We want future RADHARD production to stay close to mainstream component technology and suppliers. The dilemma is how and to whom we might make a low volume, high-type mix of specialized components an attractive business.
While buying RADHARD parts represents a very small part of DoD's budget, it exemplifies some lower-level product niches that are operationally important and may pose special problems. We will approach this case with the same set of industrial capability questions. We expect to establish an integrated product team to look at providing a crosscutting response on RADHARD components for all DoD users.
Before I summarize, let me offer you a final thought on the department's long-term budget plan. When I think of the future investment budget, I'm reminded of the "Peanuts" cartoon in which Charlie Brown is getting ready to kick a field goal and just downfield, Lucy is kneeling on a hash mark representing the year 2001. The football she is holding represents a procurement budget that we are counting on to grow by nearly 50 percent to pay for much-needed modernization programs across the department. Despite having been burned so many times before, Charlie Brown wants to believe the football will be there when he tries to kick it.

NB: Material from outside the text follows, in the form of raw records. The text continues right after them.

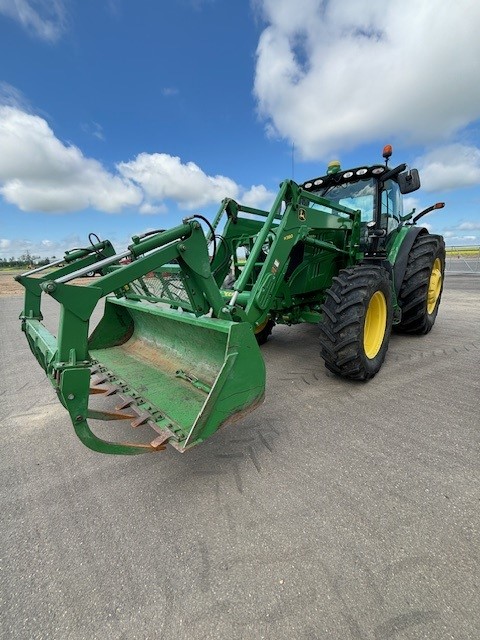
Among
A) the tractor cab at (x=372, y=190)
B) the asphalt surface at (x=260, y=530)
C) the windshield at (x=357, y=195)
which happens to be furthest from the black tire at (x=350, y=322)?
the windshield at (x=357, y=195)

Ladies and gentlemen, I am not confident that the projected increases we are counting on will be there in 2001. ... [My] outyear forecast of the defense budget ... [comparing] the difference in budget authority set by the congressional budget resolution with that of the president's budget ... [indicates] there is an unsustainable ramp in the near term and in the long term.
Lucy appears to be planning to pull the football!

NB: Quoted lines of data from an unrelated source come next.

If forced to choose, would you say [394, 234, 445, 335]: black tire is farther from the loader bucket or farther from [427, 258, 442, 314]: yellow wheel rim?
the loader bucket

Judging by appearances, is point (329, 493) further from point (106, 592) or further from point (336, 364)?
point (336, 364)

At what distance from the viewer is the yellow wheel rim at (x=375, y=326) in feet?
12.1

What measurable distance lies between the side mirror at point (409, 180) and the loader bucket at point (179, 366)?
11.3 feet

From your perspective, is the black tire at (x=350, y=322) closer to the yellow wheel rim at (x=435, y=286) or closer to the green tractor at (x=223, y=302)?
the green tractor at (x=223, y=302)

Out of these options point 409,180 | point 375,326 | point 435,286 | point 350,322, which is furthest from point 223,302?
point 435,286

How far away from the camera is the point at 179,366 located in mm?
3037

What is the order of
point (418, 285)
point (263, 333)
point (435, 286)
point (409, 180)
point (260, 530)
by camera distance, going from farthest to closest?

... The DoD must continue to reduce infrastructure and to execute our plans to achieve greater efficiency if we are to prevent Lucy from pulling the football away.
In conclusion, my thoughts regarding the support of our nation's strategic systems can best be summed up as follows:
One, the major results of the Nuclear Posture Review are as valid today as when the study was completed one year ago. For this reason, I do not see the need for any significant change in the budget for new strategic systems.
Two, the Department of Defense is committed to supporting industry-led restructuring; reforming our acquisition processes; and acting, when necessary, to protect endangered industrial capabilities looking across the defense program, though, I believe that these cases will be few.
And three, we need to pursue an affordable long-term sustainment strategy to support our strategic forces. This must include investing in key technology insertion and service-life extension programs and must give more careful thought to evolving requirements (i.e., flexibility, responsiveness and target changes hard, deep, relocatable).
As we move through today's agenda, I believe these points will continue to surface as recurring themes.
In closing, I'd like to echo the words of Secretary Perry when he said, "In this uncertain new era, our strategic nuclear forces will continue to be America's ultimate insurance policy." It will take a team effort among the department's acquisition community, the operators and industry to support and sustain the men and women who will stand ready and pay the daily premium on America's insurance policy, 24 hours a day, for perhaps another 10,000 days.
This symposium will help illuminate the issues to be dealt with in creating a legacy for U.S. strategic forces in the year 2010. Talking about the issues and solutions is OK, what matters is what we do about them.
Thank you all for coming. I appreciate the opportunity to meet with you and to get firsthand exposure to your issues and your views. We have an opportunity to work together here to increase our common understanding of the issues and forge a path ahead.